As-Suyuti achieved recognition as one of the great polymaths of Islamic history. He wrote prolifically — his bibliography numbers over 500 works — across virtually every discipline of the Islamic sciences: Quranic studies, hadith, jurisprudence, language and literature, history, biography, and theology. The range and volume of his output are almost incomprehensible by modern standards, and later scholars debated how thoroughly he had mastered all the fields in which he wrote versus how much was skilled synthesis and compilation.
His scholarly ambition was matched by personal confidence that occasionally became controversial. He claimed the rank of mujtahid — a scholar capable of independent legal reasoning from primary sources — at a time when most authorities held that this level of scholarship was no longer achievable. He also claimed, toward the end of his life, to have received visions confirming his special scholarly status. These claims attracted criticism, but they did not diminish the value of his works.

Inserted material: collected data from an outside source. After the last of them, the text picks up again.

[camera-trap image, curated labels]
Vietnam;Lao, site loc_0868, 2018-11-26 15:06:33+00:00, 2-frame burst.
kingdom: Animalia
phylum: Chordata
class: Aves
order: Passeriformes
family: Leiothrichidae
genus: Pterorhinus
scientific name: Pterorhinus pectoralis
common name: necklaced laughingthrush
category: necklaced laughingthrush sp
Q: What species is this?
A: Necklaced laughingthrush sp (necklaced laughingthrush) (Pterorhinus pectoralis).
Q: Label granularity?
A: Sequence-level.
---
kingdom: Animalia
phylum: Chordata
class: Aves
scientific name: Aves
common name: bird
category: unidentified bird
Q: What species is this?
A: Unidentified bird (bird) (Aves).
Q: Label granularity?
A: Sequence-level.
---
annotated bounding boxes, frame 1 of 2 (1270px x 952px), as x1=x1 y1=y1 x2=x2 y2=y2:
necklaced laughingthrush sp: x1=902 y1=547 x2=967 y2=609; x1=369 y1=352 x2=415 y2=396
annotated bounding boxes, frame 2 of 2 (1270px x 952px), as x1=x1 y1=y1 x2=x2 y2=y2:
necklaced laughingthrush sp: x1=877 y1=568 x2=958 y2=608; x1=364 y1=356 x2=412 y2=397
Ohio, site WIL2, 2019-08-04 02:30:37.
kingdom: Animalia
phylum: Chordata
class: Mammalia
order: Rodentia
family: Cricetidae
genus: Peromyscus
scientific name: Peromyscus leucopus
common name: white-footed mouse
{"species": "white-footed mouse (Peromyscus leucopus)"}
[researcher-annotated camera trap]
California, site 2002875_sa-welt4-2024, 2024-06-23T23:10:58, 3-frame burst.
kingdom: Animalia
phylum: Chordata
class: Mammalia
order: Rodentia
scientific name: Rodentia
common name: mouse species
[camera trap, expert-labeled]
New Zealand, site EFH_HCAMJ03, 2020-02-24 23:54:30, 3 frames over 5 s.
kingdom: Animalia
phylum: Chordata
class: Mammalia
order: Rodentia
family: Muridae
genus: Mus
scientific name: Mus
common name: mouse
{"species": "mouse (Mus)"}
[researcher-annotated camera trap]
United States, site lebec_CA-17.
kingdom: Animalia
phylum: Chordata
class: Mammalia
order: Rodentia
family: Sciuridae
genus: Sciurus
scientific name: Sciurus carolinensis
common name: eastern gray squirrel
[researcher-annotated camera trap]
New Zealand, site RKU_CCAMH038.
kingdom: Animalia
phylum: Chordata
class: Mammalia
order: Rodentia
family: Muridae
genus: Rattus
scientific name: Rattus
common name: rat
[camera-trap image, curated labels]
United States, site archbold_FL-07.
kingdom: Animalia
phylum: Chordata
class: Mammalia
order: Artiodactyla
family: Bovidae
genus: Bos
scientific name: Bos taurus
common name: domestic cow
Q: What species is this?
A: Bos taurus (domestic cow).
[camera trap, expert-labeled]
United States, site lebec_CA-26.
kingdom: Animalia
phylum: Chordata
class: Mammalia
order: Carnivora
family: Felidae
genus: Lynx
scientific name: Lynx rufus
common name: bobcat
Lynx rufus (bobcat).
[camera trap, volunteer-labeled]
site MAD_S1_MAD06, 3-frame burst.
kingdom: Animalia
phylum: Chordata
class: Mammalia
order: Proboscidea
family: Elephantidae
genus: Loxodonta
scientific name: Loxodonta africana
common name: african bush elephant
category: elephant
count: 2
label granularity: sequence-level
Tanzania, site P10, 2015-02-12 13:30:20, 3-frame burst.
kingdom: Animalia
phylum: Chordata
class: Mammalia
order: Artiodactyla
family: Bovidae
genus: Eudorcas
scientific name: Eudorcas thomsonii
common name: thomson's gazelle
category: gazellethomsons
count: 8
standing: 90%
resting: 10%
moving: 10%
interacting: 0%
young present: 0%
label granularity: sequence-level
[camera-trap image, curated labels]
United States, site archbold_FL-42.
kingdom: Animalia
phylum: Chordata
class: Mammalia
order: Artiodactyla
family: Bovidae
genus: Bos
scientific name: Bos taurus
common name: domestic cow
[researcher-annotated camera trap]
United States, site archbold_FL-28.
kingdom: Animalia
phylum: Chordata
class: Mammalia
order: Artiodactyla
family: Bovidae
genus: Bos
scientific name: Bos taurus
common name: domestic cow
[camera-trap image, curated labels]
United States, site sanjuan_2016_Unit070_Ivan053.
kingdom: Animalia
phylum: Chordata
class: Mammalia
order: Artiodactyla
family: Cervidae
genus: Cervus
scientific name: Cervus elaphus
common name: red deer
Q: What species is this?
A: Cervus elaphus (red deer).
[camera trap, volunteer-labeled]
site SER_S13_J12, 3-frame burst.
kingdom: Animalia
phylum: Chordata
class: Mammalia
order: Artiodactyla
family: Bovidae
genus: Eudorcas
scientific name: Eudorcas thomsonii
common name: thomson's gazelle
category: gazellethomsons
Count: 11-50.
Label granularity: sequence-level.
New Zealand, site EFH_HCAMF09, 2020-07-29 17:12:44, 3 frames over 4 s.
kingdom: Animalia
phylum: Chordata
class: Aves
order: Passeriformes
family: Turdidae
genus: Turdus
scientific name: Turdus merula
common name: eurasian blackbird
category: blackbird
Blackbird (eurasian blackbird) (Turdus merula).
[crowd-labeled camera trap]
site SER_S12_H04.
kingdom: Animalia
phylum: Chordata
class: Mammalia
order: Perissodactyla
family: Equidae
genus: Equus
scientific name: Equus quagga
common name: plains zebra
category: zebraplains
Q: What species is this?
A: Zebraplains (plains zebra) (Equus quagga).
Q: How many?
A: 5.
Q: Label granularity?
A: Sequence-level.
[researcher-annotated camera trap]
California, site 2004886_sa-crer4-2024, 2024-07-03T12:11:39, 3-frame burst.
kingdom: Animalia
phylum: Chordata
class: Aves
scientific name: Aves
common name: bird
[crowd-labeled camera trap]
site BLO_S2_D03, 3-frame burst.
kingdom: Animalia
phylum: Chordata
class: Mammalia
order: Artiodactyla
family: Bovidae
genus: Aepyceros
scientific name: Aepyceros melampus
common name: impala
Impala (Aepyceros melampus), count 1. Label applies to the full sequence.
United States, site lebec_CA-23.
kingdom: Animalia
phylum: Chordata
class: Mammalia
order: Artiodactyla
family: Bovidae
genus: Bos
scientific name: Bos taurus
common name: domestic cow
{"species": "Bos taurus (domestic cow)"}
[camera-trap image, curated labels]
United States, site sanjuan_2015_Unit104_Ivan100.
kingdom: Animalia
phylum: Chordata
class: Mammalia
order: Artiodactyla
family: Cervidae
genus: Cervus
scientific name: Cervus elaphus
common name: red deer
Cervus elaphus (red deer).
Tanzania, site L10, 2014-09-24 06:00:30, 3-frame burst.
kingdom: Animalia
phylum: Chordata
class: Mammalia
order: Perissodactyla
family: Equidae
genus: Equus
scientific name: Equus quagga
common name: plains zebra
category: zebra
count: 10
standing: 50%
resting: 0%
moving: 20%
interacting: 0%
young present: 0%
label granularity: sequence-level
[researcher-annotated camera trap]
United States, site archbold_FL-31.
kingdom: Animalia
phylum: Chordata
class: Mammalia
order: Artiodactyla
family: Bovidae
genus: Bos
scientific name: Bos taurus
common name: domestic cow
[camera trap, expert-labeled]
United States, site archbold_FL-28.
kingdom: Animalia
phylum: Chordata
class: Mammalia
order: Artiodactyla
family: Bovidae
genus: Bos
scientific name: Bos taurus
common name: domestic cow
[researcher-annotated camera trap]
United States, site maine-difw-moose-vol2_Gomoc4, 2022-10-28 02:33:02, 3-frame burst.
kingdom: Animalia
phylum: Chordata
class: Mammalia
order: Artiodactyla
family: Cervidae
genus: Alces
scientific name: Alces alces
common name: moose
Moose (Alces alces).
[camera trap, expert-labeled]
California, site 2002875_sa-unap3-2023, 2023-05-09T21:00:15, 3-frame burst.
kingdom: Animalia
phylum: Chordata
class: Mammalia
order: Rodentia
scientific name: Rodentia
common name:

In his later years he withdrew from Cairo society to an island in the Nile, where he continued to write and teach. He died in Cairo in 911 AH (1505 CE), leaving a scholarly legacy that shaped Islamic learning for centuries. Al-Itqan fi Ulum al-Quran is considered his greatest single work. The breadth of as-Suyuti's output has sometimes led critics to question the depth of individual works, but al-Itqan is universally acknowledged as a work of genuine scholarly substance, not merely compilation. The mastery it demonstrates of the entire preceding literature on Quranic sciences — bibliographic, critical, and synthetic — could only have been achieved by a scholar of extraordinary learning, and the organizational intelligence evident in its eighty-chapter structure is itself a significant intellectual achievement.